Wednesday, March 12, 2014

Some Help With Analogies

This past weekend I finally saw "12 Years As a Slave," an incredible movie about America's original sin (as Obama likes to call it), and one of those movies that had to win Best Picture (which it did).  If anything, it rammed home the basic premise that slavery was really, really, horrifically, awful. Honestly, anything you could say about slavery wouldn't be enough to fully describe the horror of slavery in the American South. Yes, I'm sure that some slaves were relatively well-treated, but even then, they would be the exceptions to prove the rule.  So with that said, I would like to point out a problem of analogizing anything to either slavery or Nazism.  

First, let's remember what slavery was - it was the condemnation of all Africans (American born and otherwise) to a life of servitude. And all it took was one drop of African blood to become a slave. So, if a person whose parents, grandparents, great-grandparents, and fifteen of their great-great grandparents were all European, and the sixteenth great-great grandparent was African, that person would be a slave unless proven otherwise.  It was institutionalized discrimination.  Moreover, once someone was a slave, they had no legal recourse to protect themselves. Slaves were regularly subject to torture, rape, and even murder and they had no recourse. Remember Solomon Northrup was born a free man, was kidnapped, tortured so horribly he was afraid to say his name, put to work without pay, beaten and tortured on a regular basis. He received not a penny of compensation for 12 years of servitude, beatings, and torture. Zip, zilch, nada.  And he, as a free black man, had legal rights that slaves did not. Oh, and white men who knew he was a free black man were terrified of standing up for his rights because doing so would possibly subject them to extra-legal death and/or dismemberment.

As far as Nazism goes, let's remember that the Nazis were a basic totalitarian regime (i.e. North Korea), but much, much worse.

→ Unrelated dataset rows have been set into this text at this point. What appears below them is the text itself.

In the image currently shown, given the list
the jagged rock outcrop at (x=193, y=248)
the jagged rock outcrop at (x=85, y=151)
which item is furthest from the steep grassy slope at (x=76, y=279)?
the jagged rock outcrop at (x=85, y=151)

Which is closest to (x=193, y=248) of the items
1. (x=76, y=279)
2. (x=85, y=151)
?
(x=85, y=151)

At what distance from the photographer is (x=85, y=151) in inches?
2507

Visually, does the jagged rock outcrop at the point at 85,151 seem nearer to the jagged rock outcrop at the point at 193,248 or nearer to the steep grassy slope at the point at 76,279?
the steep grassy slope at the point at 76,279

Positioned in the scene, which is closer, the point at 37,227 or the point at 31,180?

For a blond-haired, blue eyed German who could trace his lineage back to Sigfried, life under the Nazi regime meant that he had to do everything through the Nazi Party. Speaking against the Party could (and generally did) mean arrest, torture, and maybe summary execution. For a Jew (or someone with a Jewish great, great grandparent), a Romani, or gay, life was significantly more difficult.  At best, these individuals would provide slave labor, and unlike slavery in America, the Nazis had no economic incentive to keep Jews, Romani, or gays alive. In fact, the Nazis held middle-management meetings to discuss the most efficient way to slaughter millions solely on the basis of their ethnicity.

So, to help with analogies, let's keep in mind the following:

If the governmental policy you are protesting does not result you getting tortured, dismembered, raped, murdered, or forced to perform manual labor for no compensation because of your ancestry, IT IS NOT LIKE SLAVERY.

If the governmental policy you are protesting does not turn you, or your loved ones into property, and does not allow for someone else to sell your children to the highest bidder, IT IS NOT LIKE SLAVERY.

If the governmental policy you are protesting does not result in the systematic and summary execution of millions of people by the most efficient means possible, IT IS NOT LIKE NAZI GERMANY.  

If the governmental policy you are protesting does not result in your total and complete loss of any and all due process rights in a Court of Law and/or Equity, IT IS NEITHER LIKE SLAVERY NOR LIKE NAZI GERMANY.

Yes, I understand that hyperbole is a common argumentative tactic, but we have to remember that the Holocaust and American Slavery were so awful, that they have psychologically damaged the psyche of the descendants of the victims for (in the case of slavery), over a hundred years.  Anyway, I realize that my words will have little effect on the scope of our political discourse, but I figured I'd try.